## What is being asked:
Transcribe the material exactly. Images do not belong in the copy.

## A run of records:

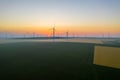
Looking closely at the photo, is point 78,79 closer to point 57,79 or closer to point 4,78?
point 57,79

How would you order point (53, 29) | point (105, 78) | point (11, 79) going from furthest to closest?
1. point (53, 29)
2. point (105, 78)
3. point (11, 79)

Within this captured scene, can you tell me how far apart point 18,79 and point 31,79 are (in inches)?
53.6

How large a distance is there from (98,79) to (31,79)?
7.27m

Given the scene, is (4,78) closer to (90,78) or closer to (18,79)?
(18,79)

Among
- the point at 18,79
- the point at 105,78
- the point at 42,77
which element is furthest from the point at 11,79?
the point at 105,78

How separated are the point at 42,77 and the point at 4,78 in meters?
4.10

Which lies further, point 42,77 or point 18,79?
point 42,77

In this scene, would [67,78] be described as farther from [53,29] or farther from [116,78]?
[53,29]

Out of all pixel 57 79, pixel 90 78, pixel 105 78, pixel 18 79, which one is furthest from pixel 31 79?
pixel 105 78

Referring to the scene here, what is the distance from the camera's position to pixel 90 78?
1917 cm

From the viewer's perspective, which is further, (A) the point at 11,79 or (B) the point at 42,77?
(B) the point at 42,77

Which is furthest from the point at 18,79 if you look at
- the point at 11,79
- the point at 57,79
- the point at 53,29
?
the point at 53,29

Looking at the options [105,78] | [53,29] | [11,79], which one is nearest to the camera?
[11,79]

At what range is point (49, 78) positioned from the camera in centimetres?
1909
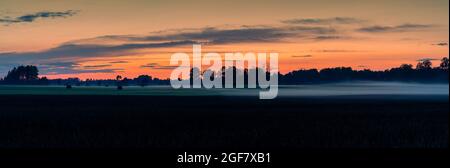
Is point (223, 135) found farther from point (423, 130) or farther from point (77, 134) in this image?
point (423, 130)

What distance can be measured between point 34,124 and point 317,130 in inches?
693

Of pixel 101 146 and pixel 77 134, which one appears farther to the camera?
pixel 77 134

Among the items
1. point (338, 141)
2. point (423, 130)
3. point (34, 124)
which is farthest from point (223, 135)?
point (34, 124)
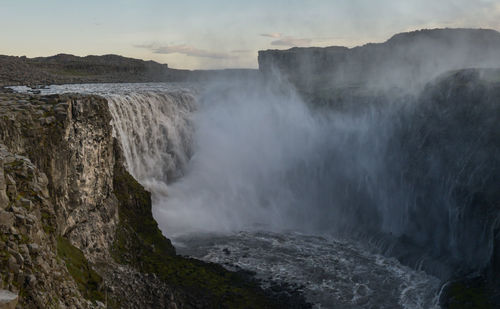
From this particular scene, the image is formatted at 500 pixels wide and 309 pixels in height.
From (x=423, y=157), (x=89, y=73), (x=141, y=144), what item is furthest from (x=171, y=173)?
(x=89, y=73)

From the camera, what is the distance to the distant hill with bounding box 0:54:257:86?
233 feet

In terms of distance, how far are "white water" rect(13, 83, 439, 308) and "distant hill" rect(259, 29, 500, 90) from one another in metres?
17.5

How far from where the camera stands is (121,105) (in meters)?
42.9

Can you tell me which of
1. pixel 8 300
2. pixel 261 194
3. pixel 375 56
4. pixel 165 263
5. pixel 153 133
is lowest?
pixel 261 194

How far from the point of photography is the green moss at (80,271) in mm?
16828

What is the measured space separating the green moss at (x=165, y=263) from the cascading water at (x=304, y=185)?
14.4 feet

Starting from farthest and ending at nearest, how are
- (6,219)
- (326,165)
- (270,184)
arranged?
(270,184), (326,165), (6,219)

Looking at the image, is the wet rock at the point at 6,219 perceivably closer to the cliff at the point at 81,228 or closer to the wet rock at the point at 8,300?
the cliff at the point at 81,228

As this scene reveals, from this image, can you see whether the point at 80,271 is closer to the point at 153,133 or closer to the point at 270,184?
the point at 153,133

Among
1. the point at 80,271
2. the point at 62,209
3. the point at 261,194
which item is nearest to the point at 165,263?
the point at 62,209

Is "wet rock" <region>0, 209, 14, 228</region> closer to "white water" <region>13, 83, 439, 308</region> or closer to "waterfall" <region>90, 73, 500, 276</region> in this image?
"white water" <region>13, 83, 439, 308</region>

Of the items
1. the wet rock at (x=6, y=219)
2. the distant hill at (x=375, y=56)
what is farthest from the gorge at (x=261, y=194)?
the distant hill at (x=375, y=56)

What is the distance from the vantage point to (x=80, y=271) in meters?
17.9

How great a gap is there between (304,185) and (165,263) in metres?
28.9
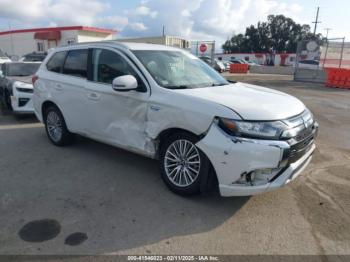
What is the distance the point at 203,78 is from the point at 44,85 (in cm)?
317

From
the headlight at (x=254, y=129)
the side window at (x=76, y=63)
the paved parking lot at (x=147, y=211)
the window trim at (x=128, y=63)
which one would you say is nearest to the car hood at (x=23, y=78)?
the side window at (x=76, y=63)

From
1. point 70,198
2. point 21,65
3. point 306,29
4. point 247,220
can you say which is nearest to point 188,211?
point 247,220

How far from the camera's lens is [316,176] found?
472cm

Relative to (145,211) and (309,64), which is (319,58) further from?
(145,211)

## Solution:
Looking closely at the photo, is point 78,79 closer to point 57,79 or closer to point 4,78?
point 57,79

How would you order point (53, 29) | point (105, 78) | point (11, 79) going from furthest to closest?
1. point (53, 29)
2. point (105, 78)
3. point (11, 79)

Within this captured scene, can you tell me how far apart point 18,79 and point 31,79 are (in inches)?
53.6

How large a distance is there from (98,79) to (31,79)?
7.27m

Given the scene, is (4,78) closer to (90,78) or closer to (18,79)?
(18,79)

Among
- the point at 18,79
- the point at 105,78
- the point at 42,77
which element is furthest from the point at 11,79?
the point at 105,78

How separated are the point at 42,77 and the point at 4,78 in meters?
4.10

Which lies further, point 42,77 or point 18,79?
point 42,77

In this scene, would [67,78] be described as farther from [53,29] or farther from [116,78]?
[53,29]

Out of all pixel 57 79, pixel 90 78, pixel 105 78, pixel 18 79, which one is furthest from pixel 31 79?
pixel 105 78

Referring to the scene here, what is the distance from the camera's position to pixel 90 78?
1917 cm

From the viewer's perspective, which is further, (A) the point at 11,79 or (B) the point at 42,77?
(B) the point at 42,77

Which is furthest from the point at 18,79 if you look at
- the point at 11,79
- the point at 57,79
- the point at 53,29
?
the point at 53,29

Looking at the options [105,78] | [53,29] | [11,79], which one is nearest to the camera?
[11,79]

At what range is point (49, 78) positioned from the camera in centimetres?
1909
Is point (223, 135) found farther from point (423, 130) or farther from point (77, 134) in this image?
point (423, 130)

What distance can be measured between point 34,124 and point 317,130 in inches?
693

Of pixel 101 146 and pixel 77 134, which one appears farther to the camera?
pixel 77 134

Among the items
1. point (338, 141)
2. point (423, 130)
3. point (34, 124)
which is farthest from point (223, 135)?
point (34, 124)
From this particular scene, the image is formatted at 500 pixels wide and 309 pixels in height.
From (x=423, y=157), (x=89, y=73), (x=141, y=144), what item is furthest from (x=171, y=173)?
(x=89, y=73)

From the camera, what is the distance to the distant hill with bounding box 0:54:257:86?
233 feet

In terms of distance, how far are "white water" rect(13, 83, 439, 308) and "distant hill" rect(259, 29, 500, 90) from one another in metres?
17.5

How far from where the camera stands is (121,105) (in meters)?
42.9

Can you tell me which of
1. pixel 8 300
2. pixel 261 194
3. pixel 375 56
4. pixel 165 263
5. pixel 153 133
is lowest?
pixel 261 194

How far from the point of photography is the green moss at (80,271) in mm?
16828

What is the measured space separating the green moss at (x=165, y=263) from the cascading water at (x=304, y=185)?
14.4 feet

Starting from farthest and ending at nearest, how are
- (6,219)
- (326,165)
- (270,184)
arranged?
(270,184), (326,165), (6,219)

Looking at the image, is the wet rock at the point at 6,219 perceivably closer to the cliff at the point at 81,228 or closer to the wet rock at the point at 8,300?
the cliff at the point at 81,228

As this scene reveals, from this image, can you see whether the point at 80,271 is closer to the point at 153,133 or closer to the point at 270,184?
the point at 153,133

Among
1. the point at 80,271
2. the point at 62,209
3. the point at 261,194
which item is nearest to the point at 165,263?
the point at 62,209

Is "wet rock" <region>0, 209, 14, 228</region> closer to "white water" <region>13, 83, 439, 308</region> or closer to "waterfall" <region>90, 73, 500, 276</region> in this image?
"white water" <region>13, 83, 439, 308</region>

Of the items
1. the wet rock at (x=6, y=219)
2. the distant hill at (x=375, y=56)
what is farthest from the gorge at (x=261, y=194)?
the distant hill at (x=375, y=56)

What is the distance from the vantage point to (x=80, y=271) in meters?
17.9

How great a gap is there between (304,185) and (165,263) in metres?
28.9
What is the distance the point at 203,78 is from the point at 44,85 (in cm)?
317

From
the headlight at (x=254, y=129)
the side window at (x=76, y=63)
the paved parking lot at (x=147, y=211)
the window trim at (x=128, y=63)
which one would you say is nearest to the car hood at (x=23, y=78)?
the side window at (x=76, y=63)

From
1. point 70,198
2. point 21,65
3. point 306,29
4. point 247,220
can you say which is nearest to point 188,211?
point 247,220

How far from the camera's lens is [316,176] found?
472cm

Relative to (145,211) and (309,64), which is (319,58) further from?
(145,211)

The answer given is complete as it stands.